LONDON: In an increasingly visual world, marketers need to make sure brand identities are working strongly and neuroscience can help in that process, a leading industry figure has asserted.

In the article Perfect design through neuroscience, published in the current issue of Admap magazine, Vicky Bullen, CEO of brand design agency Coley Porter Bell, maintains that human brains are hardwired to decode the world visually, with the written word being, in evolutionary terms, a mere blip.

She further notes that images are the dominant language of intuitive System 1 thinking – "around 90% of the 11m bits per second that our autopilot processes is visual – something that is often overlooked.

Consequently, "great design has the power to persuade and influence decision making, almost unconsciously", she says.

Understanding that and making it happen are two very different things, however, and Bullen shares several rules of thumb her agency has come up with to increase the chances of brands' identities working as powerfully as possible.

One of these is that we learn by association, so marketers and designers can borrow visual languages from other categories to evoke the right associations for a brand – an example being Virgin Atlantic's use of film genres to promote its destinations on posters.

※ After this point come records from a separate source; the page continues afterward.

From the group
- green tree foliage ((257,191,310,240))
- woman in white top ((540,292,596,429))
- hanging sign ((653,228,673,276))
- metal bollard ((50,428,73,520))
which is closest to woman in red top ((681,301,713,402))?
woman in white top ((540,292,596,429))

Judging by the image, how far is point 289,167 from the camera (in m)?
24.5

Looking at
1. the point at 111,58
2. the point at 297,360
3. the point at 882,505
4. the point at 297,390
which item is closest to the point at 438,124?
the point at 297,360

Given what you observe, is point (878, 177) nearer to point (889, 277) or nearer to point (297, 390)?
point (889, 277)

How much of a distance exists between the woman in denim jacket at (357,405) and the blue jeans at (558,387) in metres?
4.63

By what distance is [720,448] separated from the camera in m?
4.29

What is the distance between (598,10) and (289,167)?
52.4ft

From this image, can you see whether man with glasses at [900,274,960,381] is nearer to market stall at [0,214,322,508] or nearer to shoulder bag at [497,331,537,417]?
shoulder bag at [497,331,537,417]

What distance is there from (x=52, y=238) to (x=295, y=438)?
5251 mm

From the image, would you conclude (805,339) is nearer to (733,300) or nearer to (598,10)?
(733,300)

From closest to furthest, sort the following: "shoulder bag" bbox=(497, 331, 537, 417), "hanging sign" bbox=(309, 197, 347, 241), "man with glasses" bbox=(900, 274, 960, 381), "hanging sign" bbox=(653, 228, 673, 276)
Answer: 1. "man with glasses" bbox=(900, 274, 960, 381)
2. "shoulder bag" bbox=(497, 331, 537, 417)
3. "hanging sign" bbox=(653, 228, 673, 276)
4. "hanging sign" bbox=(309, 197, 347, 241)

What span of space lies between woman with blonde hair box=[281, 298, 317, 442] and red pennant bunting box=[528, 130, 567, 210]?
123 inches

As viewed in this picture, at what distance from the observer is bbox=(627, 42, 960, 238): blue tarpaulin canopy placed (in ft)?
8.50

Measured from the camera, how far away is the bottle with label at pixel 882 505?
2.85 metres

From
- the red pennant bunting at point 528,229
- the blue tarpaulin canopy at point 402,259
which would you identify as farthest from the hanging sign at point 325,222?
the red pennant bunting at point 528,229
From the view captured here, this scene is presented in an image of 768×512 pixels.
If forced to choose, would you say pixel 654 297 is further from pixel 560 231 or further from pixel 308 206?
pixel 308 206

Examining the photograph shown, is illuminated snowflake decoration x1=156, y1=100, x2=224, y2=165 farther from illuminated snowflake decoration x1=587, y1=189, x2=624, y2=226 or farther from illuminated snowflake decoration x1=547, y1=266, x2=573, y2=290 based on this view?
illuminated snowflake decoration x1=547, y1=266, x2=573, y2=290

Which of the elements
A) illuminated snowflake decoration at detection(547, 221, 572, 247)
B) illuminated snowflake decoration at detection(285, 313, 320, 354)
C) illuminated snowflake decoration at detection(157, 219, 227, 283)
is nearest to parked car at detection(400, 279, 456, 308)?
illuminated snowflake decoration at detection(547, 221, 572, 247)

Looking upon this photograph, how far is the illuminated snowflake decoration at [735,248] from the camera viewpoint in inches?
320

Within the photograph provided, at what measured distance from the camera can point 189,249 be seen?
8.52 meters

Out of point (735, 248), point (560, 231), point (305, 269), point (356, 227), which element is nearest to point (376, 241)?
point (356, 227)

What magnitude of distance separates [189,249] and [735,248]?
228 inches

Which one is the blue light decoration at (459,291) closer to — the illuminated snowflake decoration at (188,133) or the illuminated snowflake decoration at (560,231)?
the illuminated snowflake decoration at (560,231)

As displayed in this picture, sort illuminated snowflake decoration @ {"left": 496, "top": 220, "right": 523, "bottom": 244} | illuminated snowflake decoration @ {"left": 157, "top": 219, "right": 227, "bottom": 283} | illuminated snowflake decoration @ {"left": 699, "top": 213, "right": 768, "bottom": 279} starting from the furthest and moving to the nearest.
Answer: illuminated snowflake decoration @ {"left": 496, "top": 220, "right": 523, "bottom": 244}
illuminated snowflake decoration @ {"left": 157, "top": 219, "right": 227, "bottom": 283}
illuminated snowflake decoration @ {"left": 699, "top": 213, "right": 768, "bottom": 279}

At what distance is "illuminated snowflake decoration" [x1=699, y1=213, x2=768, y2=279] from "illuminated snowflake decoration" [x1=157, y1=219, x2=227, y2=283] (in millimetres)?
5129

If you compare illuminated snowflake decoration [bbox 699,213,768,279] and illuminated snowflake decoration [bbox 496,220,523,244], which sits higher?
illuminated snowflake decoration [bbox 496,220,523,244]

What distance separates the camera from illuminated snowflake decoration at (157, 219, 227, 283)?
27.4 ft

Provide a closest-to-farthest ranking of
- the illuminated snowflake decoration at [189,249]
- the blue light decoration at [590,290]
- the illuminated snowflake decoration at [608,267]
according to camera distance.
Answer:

Thus it has used imagery associated with Bollywood on its posters promoting flights to Mumbai and the visual language of martial arts films to communicate its Hong Kong offers.

And for the cognoscenti, Bullen notes a further development in the airline's long-standing association with illustrator Jason Brooks, whose style is associated with fashion, clubbing and music.

"By using the immediately recognisable work of Brooks within its visual communications, Virgin Atlantic associates itself with the high-fashion, high-style world of Brooks' work," she writes.

"Use of his distinctive visual style, in turn, lends the airline a certain glamour, a touch of the excitement borrowed from the worlds with which that style is associated, without having to say a thing."